EXTRACT PROVIDED ▸
Mating in Captivity by Esther Perel

Description

“One of the world’s most respected voices on erotic intelligence, Esther Perel offers a bold, provocative new take on intimacy and sex. Mating in Captivity invites us to explore the paradoxical union of domesticity and sexual desire, and explains what it takes to bring lust home.

Drawing on more than twenty years of experience as a couples therapist, Perel examines the complexities of sustaining desire. Through case studies and lively discussion, Perel demonstrates how more exciting, playful, and even poetic sex is possible in long-term relationships. Wise, witty, and as revelatory as it is straightforward, Mating in Captivity is a sensational book that will transform the way you live and love.” – the blurb on the back of my copy.

Recommendation

I read this book on recommendation from my therapist. If you’re several years into a committed relationship and feel bad, weird, alone, or any other kind of unpleasant emotion because your sex life isn’t what it used to be and you don’t quite understand why, I recommend reading this book.

STORED DATA ▸
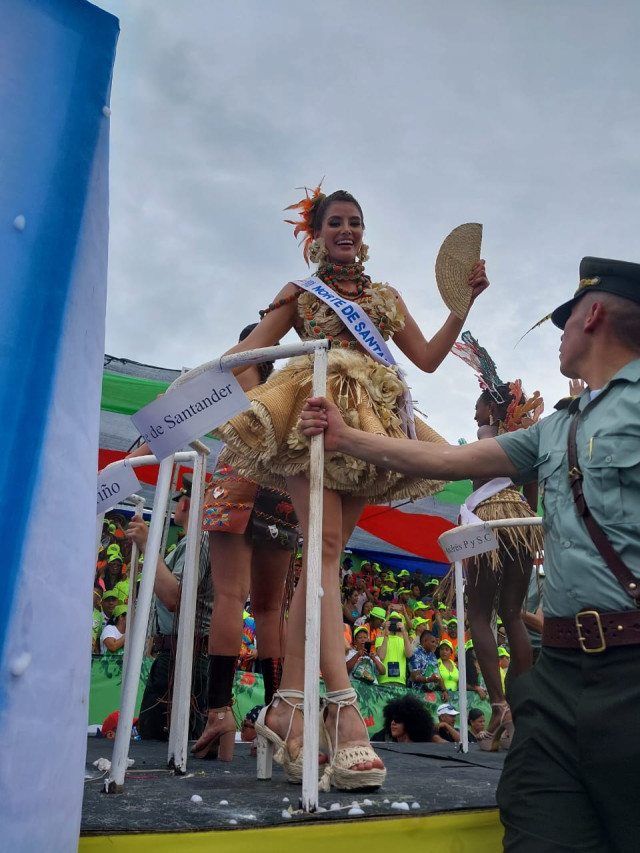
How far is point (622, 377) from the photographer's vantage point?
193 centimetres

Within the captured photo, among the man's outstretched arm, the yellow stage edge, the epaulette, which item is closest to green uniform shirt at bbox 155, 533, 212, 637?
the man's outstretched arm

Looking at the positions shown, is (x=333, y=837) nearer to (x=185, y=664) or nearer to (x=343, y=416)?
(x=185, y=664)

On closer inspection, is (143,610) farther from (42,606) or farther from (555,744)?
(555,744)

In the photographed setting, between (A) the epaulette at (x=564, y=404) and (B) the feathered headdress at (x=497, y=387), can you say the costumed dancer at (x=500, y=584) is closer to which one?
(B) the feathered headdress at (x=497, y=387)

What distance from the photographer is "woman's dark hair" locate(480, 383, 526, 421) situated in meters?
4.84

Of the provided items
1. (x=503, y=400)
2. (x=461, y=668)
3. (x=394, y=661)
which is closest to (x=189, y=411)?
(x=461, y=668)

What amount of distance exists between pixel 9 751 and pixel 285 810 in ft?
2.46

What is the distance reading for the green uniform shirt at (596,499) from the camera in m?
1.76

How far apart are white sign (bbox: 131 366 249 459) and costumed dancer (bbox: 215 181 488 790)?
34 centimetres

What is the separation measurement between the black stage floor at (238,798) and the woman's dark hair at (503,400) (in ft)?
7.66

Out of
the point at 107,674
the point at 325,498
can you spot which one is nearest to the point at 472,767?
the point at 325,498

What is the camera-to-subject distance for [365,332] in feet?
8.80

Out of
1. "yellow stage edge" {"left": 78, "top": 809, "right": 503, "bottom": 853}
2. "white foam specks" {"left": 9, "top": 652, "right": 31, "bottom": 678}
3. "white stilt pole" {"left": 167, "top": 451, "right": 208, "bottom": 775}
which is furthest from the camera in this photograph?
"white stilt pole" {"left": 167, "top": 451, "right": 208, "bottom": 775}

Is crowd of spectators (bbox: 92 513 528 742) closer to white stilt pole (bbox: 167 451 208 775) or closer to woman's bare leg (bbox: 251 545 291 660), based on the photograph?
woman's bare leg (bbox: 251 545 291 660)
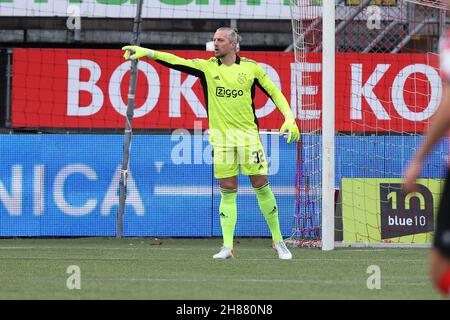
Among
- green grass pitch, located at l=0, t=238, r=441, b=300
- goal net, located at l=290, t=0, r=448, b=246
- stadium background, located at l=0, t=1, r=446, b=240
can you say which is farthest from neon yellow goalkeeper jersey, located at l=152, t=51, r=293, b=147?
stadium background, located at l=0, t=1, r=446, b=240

==

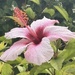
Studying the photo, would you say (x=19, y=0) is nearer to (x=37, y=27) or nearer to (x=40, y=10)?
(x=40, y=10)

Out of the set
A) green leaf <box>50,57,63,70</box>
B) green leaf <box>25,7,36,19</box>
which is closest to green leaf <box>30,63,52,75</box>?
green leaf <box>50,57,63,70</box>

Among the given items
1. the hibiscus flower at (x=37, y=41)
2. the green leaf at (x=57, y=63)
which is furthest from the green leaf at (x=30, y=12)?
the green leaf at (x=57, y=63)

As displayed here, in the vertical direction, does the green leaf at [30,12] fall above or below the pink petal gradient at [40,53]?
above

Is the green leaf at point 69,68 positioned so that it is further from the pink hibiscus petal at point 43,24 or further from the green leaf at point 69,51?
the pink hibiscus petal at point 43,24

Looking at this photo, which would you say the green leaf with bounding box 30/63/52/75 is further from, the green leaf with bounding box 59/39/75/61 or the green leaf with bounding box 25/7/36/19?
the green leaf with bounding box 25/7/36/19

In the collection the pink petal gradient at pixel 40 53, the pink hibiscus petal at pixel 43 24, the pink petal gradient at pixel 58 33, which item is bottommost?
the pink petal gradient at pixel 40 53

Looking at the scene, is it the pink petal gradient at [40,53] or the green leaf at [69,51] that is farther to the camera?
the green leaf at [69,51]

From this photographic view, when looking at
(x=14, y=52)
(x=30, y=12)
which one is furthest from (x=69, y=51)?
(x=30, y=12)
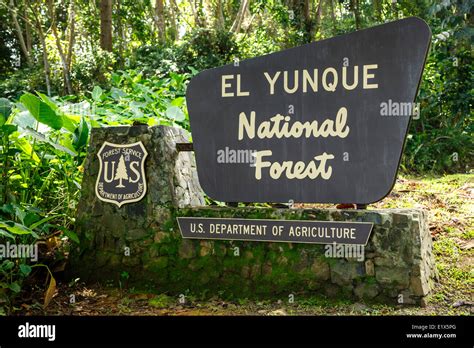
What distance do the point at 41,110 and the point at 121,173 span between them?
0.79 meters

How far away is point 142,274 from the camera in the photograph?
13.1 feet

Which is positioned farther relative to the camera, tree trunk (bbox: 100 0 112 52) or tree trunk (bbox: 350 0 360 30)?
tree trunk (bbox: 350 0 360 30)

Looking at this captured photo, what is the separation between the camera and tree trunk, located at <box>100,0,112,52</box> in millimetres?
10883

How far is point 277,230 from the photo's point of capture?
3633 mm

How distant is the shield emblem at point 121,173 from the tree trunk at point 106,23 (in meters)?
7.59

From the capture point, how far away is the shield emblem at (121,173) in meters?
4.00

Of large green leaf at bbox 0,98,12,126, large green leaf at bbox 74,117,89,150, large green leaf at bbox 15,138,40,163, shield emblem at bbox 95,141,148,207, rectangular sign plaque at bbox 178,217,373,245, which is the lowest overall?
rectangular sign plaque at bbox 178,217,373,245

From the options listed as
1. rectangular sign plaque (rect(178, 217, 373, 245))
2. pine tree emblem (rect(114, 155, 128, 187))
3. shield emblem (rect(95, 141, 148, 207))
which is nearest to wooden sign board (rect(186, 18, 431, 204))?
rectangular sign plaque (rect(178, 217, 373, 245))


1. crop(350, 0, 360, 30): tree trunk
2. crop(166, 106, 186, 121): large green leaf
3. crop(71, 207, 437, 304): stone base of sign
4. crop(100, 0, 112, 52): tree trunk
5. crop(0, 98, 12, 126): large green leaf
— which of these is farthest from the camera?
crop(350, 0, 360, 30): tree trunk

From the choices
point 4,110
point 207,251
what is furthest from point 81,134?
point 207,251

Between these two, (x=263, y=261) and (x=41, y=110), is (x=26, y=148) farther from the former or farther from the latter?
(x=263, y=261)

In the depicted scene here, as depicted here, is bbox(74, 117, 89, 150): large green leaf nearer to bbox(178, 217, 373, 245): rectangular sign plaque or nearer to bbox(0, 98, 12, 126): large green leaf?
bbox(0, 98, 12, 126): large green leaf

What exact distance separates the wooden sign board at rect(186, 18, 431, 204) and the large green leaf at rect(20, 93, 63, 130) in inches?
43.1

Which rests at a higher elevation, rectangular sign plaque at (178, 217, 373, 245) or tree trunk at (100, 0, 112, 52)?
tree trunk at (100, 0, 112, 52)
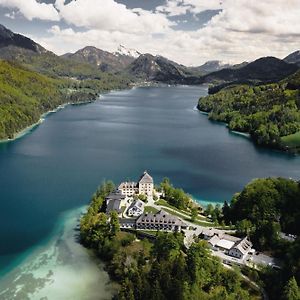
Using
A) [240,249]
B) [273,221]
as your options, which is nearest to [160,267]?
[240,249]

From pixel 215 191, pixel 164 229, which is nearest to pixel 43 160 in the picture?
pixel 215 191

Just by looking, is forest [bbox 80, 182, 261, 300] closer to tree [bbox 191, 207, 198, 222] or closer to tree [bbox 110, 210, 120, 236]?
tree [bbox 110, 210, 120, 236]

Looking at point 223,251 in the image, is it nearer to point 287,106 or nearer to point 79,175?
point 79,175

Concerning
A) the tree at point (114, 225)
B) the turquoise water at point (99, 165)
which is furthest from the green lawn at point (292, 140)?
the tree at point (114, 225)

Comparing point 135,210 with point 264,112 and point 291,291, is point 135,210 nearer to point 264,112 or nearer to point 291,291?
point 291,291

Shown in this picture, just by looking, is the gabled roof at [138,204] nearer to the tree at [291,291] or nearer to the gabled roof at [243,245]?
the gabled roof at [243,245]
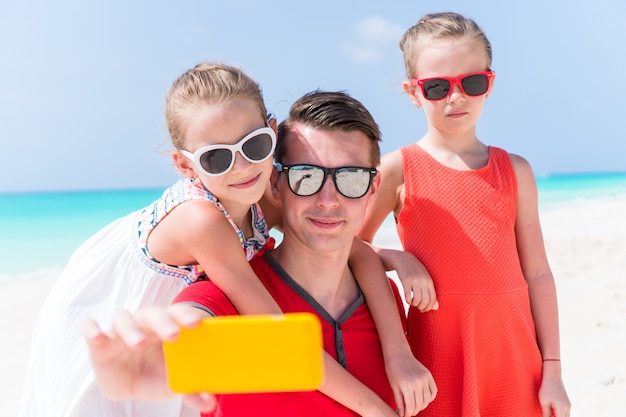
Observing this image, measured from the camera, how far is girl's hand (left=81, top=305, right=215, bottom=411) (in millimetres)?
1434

==

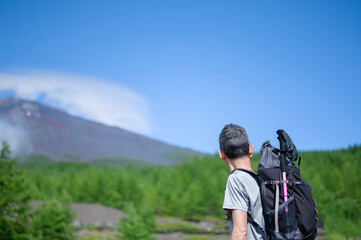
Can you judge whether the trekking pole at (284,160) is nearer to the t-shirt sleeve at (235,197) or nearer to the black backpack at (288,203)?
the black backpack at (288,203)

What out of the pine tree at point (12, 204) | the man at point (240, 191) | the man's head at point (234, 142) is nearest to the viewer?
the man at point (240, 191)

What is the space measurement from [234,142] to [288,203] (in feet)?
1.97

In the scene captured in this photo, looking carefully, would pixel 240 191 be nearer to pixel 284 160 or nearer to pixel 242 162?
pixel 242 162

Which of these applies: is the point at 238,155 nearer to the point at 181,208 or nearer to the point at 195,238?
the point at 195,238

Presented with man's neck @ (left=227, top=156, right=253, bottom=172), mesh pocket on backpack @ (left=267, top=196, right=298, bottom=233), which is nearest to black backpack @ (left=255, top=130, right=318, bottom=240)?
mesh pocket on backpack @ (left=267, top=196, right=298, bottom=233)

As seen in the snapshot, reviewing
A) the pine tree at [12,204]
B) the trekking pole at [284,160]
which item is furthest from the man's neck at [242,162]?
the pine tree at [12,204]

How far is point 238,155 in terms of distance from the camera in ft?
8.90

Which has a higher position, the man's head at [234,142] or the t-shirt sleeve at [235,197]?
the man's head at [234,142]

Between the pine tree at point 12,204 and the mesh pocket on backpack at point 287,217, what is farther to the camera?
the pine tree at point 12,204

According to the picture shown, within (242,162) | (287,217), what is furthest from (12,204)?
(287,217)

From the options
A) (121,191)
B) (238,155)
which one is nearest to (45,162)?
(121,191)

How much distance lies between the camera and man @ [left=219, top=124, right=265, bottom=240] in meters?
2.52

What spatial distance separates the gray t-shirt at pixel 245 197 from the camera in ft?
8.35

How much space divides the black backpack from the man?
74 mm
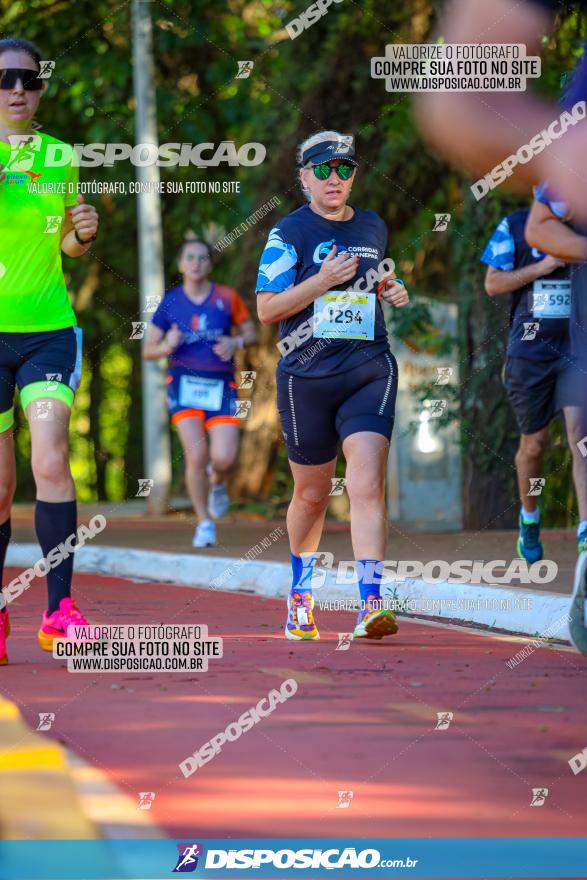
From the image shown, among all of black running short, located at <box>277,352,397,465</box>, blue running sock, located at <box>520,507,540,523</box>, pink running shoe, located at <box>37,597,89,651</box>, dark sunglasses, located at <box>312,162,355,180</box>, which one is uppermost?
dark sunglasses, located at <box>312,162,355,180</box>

TASK TO CARRY OUT ▸ Echo the review of Mating in Captivity verbatim from "Description" to "of my copy.". The data has no connection to the review of Mating in Captivity.

REPLY TO THE TASK ▸
Description

“One of the world’s most respected voices on erotic intelligence, Esther Perel offers a bold, provocative new take on intimacy and sex. Mating in Captivity invites us to explore the paradoxical union of domesticity and sexual desire, and explains what it takes to bring lust home.

Drawing on more than twenty years of experience as a couples therapist, Perel examines the complexities of sustaining desire. Through case studies and lively discussion, Perel demonstrates how more exciting, playful, and even poetic sex is possible in long-term relationships. Wise, witty, and as revelatory as it is straightforward, Mating in Captivity is a sensational book that will transform the way you live and love.” – the blurb on the back of my copy.